Donor-derived multiple leukemia antigen–specific T-cell therapy to prevent relapse after transplant in patients with ALL

Patients with acute lymphoblastic leukemia (ALL) who relapse after allogeneic hematopoietic stem cell transplant (HSCT) have a dismal prognosis, with few effective therapeutic options.^1-3 Donor lymphocyte infusions (DLIs) may promote a graft-versus-leukemia (GVL) effect, but any potential benefit must be weighed against the risk of graft-versus-host disease (GVHD) caused by the alloreactive cells present in the infused product.^4,5 If DLIs are to be used as an adjuvant that prevents rather than treats post-HSCT relapse, there is an urgent need to enhance their safety by minimizing alloreactive T cells and amplifying the tumor-specific T-cell content, thereby augmenting beneficial GVL activity.

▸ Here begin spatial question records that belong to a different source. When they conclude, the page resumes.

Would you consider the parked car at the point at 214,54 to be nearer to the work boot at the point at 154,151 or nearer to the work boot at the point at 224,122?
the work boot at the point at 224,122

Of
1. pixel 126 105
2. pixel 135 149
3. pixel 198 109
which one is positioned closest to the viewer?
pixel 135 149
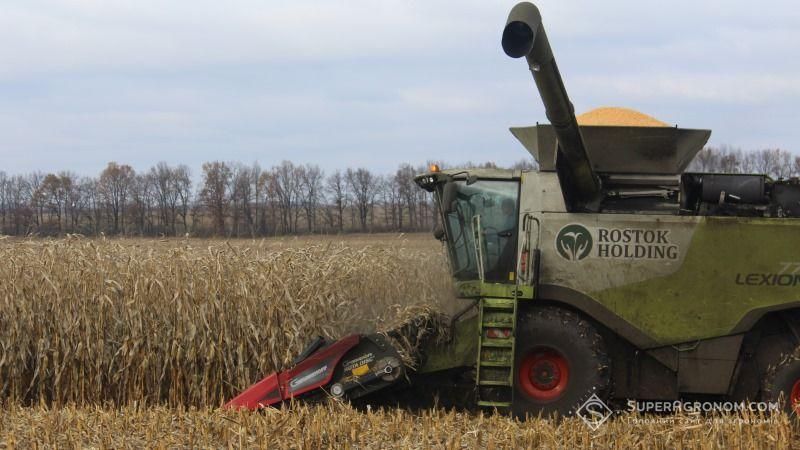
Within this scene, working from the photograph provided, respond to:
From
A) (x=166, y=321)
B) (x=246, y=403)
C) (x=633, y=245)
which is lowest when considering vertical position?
(x=246, y=403)

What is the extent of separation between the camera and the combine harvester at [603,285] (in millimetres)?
6168

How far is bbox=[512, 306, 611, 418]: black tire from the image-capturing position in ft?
20.4

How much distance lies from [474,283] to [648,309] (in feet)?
4.36

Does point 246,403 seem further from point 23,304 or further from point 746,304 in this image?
point 746,304

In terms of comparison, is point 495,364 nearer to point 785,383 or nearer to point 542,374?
point 542,374

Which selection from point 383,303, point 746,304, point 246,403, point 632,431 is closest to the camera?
point 632,431

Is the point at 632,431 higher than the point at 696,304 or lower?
lower

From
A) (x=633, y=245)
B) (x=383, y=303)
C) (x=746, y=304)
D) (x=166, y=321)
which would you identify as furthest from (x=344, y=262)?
(x=746, y=304)

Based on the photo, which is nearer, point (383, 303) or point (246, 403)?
point (246, 403)

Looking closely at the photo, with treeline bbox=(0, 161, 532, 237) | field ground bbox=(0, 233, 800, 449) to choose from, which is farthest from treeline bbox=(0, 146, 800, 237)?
field ground bbox=(0, 233, 800, 449)

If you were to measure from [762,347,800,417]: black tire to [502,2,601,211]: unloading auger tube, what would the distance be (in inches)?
69.7

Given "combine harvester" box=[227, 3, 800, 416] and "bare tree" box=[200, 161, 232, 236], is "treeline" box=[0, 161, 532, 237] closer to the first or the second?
"bare tree" box=[200, 161, 232, 236]

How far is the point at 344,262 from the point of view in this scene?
923 cm

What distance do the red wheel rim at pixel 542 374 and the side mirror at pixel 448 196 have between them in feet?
4.23
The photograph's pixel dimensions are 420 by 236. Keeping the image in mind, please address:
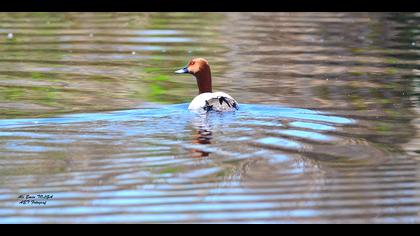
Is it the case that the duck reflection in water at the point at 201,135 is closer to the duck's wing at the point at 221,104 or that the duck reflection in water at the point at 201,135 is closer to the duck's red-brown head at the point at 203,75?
Answer: the duck's wing at the point at 221,104

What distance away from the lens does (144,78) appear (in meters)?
12.4

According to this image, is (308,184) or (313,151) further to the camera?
(313,151)

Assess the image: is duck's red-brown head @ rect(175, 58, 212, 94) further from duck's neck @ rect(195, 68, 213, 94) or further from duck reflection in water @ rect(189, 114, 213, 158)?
duck reflection in water @ rect(189, 114, 213, 158)

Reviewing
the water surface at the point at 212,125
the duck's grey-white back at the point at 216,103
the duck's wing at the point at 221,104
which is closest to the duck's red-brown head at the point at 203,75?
the water surface at the point at 212,125

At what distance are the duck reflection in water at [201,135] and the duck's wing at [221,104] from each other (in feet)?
0.62

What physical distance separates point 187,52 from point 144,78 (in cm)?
209

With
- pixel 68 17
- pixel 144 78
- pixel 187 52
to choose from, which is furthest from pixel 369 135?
pixel 68 17

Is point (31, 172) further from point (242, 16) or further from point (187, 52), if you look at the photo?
point (242, 16)

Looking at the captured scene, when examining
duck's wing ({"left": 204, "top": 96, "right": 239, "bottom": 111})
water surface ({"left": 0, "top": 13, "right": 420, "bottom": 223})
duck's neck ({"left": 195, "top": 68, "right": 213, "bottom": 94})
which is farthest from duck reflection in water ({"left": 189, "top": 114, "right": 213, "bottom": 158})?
duck's neck ({"left": 195, "top": 68, "right": 213, "bottom": 94})

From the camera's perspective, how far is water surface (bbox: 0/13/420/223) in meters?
6.46

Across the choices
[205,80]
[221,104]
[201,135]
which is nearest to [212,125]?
[201,135]

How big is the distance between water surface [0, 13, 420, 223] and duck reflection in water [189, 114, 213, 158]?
18 mm

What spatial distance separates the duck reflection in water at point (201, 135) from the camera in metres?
7.83

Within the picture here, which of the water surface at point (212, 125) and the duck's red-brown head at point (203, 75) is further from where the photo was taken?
the duck's red-brown head at point (203, 75)
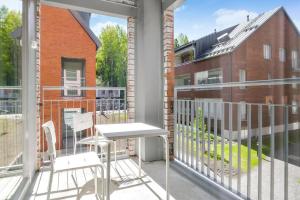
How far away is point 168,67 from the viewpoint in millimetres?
3428

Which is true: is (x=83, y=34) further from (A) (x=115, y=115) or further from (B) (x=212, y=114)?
(B) (x=212, y=114)

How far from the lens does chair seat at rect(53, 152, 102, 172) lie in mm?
1813

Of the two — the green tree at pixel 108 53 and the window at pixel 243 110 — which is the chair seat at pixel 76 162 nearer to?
the window at pixel 243 110

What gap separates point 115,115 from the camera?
4.14m

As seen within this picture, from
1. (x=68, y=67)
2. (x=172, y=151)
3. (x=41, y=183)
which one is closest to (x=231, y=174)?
(x=172, y=151)

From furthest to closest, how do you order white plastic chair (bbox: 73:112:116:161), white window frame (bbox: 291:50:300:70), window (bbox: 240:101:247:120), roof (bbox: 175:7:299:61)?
white plastic chair (bbox: 73:112:116:161) < roof (bbox: 175:7:299:61) < window (bbox: 240:101:247:120) < white window frame (bbox: 291:50:300:70)

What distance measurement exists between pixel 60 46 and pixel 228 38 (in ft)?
19.4

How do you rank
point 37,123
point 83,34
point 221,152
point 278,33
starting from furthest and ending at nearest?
1. point 83,34
2. point 37,123
3. point 221,152
4. point 278,33

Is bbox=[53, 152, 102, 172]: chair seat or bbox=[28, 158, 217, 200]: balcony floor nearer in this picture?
bbox=[53, 152, 102, 172]: chair seat

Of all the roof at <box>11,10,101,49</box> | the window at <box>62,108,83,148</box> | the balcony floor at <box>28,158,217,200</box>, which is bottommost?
the balcony floor at <box>28,158,217,200</box>

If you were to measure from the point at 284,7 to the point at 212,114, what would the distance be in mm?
1302

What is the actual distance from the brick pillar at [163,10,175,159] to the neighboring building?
1.33ft

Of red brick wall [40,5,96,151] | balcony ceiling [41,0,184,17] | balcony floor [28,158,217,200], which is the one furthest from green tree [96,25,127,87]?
balcony floor [28,158,217,200]

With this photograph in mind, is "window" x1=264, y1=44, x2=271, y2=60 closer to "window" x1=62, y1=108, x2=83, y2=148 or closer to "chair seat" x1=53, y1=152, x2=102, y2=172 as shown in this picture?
"chair seat" x1=53, y1=152, x2=102, y2=172
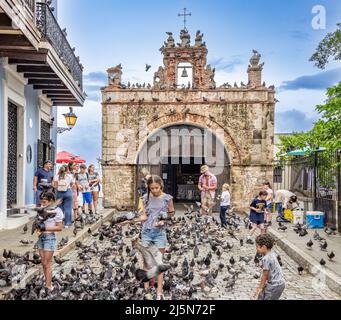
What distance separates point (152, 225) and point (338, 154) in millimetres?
7951

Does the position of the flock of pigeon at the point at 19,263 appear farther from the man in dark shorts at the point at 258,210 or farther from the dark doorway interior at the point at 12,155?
the man in dark shorts at the point at 258,210

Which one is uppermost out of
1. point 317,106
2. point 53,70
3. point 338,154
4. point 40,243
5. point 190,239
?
point 53,70

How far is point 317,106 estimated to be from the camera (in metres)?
9.98

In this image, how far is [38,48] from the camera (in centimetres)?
1039

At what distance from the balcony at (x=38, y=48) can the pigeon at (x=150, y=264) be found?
4.44 m

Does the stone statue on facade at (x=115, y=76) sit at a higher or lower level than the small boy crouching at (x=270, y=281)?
higher

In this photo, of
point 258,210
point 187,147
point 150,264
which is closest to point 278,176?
point 187,147

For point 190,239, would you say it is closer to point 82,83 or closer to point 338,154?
point 338,154

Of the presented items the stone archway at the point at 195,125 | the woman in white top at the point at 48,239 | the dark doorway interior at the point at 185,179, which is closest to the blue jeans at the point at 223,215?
the stone archway at the point at 195,125

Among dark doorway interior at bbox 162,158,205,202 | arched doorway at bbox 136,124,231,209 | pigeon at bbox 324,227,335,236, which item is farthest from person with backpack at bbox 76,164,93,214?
dark doorway interior at bbox 162,158,205,202

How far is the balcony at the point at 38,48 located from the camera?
8.42 metres

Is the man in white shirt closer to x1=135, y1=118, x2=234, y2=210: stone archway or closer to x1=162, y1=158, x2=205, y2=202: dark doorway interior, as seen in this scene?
x1=135, y1=118, x2=234, y2=210: stone archway

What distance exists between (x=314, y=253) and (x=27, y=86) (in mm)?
9106
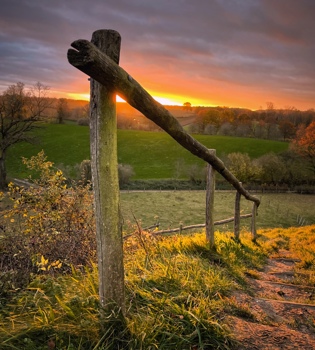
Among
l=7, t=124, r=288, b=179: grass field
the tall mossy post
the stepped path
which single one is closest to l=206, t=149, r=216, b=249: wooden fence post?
the stepped path

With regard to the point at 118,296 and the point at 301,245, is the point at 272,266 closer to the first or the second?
the point at 301,245

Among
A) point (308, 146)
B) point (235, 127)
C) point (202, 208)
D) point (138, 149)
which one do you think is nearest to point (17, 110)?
point (202, 208)

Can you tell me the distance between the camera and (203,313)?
267cm

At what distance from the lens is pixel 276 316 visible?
320 centimetres

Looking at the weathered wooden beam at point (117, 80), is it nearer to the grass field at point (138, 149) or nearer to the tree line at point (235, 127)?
the tree line at point (235, 127)

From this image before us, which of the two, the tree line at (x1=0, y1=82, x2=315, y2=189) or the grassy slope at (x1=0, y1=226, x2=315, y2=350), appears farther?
the tree line at (x1=0, y1=82, x2=315, y2=189)

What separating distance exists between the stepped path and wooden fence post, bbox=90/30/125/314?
3.97ft

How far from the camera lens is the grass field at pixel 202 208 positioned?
85.2 ft

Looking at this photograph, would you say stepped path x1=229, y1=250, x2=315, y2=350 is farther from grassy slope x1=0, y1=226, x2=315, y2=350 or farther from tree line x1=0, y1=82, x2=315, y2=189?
tree line x1=0, y1=82, x2=315, y2=189

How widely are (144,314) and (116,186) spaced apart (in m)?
1.19

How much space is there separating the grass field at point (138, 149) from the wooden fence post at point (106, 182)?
43639mm

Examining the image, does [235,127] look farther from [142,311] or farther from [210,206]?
[142,311]

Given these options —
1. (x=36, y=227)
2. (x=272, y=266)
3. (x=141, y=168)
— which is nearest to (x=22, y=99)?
(x=141, y=168)

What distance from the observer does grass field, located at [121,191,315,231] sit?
85.2 feet
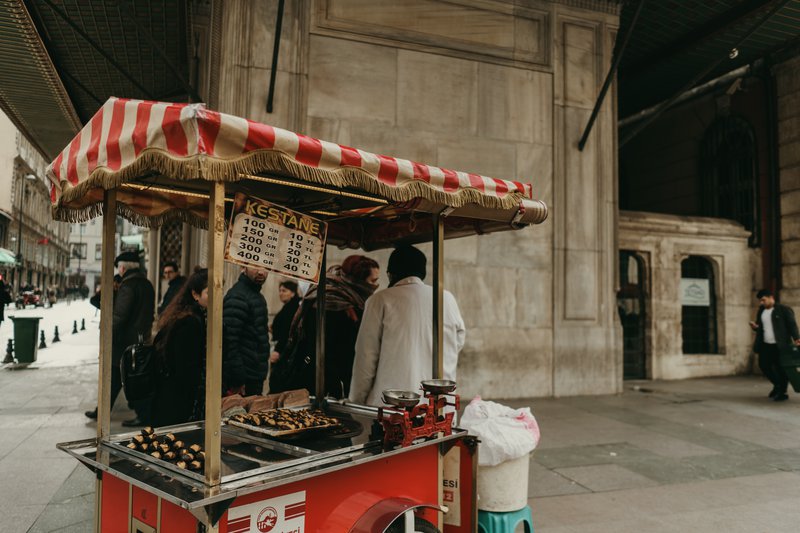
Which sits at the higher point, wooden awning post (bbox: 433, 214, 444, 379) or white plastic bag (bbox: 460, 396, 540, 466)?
wooden awning post (bbox: 433, 214, 444, 379)

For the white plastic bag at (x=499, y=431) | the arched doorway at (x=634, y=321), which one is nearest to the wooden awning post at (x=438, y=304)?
the white plastic bag at (x=499, y=431)

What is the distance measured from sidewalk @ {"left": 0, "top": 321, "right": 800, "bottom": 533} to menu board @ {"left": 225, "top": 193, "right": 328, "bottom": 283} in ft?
8.95

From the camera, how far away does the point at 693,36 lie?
11805 millimetres

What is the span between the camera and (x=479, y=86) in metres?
9.71

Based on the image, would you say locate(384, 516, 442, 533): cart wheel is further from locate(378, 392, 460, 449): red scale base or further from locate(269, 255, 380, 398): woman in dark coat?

To achieve this goal, we developed an ex vivo strategy to selectively enrich for donor-derived tumor-reactive populations. To maximize the therapeutic potential, we expanded T cells with reactivity for a cohort of leukemia-specific antigens that are frequently expressed in ALL - WT1, PRAME, and survivin.^6-11 We reasoned that these multiple leukemia antigen–specific T cells (mLSTs) could be safely administered to all patients with high-risk B- or T-cell ALL after allogeneic HSCT, to prevent relapse. We now detail the outcomes of patients with B-ALL, T-ALL, or mixed phenotype acute leukemia (MPAL), who received mLSTs as an adjuvant treatment after HSCT.

The protocol was approved by the Baylor College of Medicine institutional review board; written informed consent was obtained from all participants or parents in accordance with institutional guidelines and the Declaration of Helsinki. Allo-HSCT recipients with B- or T-cell ALL or MPAL were eligible. Detailed inclusion and exclusion criteria are outlined in the protocol (registered at www.clinicaltrails.gov as #NCT02475707; supplemental Methods, avaible on the Blood Web site). Once enrolled, patients with engrafted transplants, at least 30 days past HSCT, received a single infusion of mLSTs at 1 of 3 dose levels (DLs; DL1, 0.5 × 10⁷ cells per square meter; DL2, 1 × 10⁷ per square meter; or DL3, 2 × 10⁷ per square meter) and had the option to receive up to 6 additional infusions if they remained in complete remission (CR). None of the patients received lymphodepleting chemotherapy before the mLSTs.

mLSTs were generated as previously described.¹² In brief, monocyte-derived dendritic cells were loaded with overlapping peptide libraries (pepmixes) spanning survivin, WT1, and PRAME and cocultured with donor peripheral blood mononuclear cells in T-cell medium supplemented with interleukin-7 (IL7), -12, -15, and -6. From day 10 and weekly thereafter, responder T cells were restimulated with pepmix-pulsed dendritic cells in the presence of IL15 or -2 until a sufficient number was achieved for patient infusion.

Details are found in supplemental Methods. In brief, mLSTs were phenotypically and functionally characterized using interferon γ (IFNγ) enzyme-linked immunospot (ELIspot), flow cytometry, and ⁵¹chromium-release assays.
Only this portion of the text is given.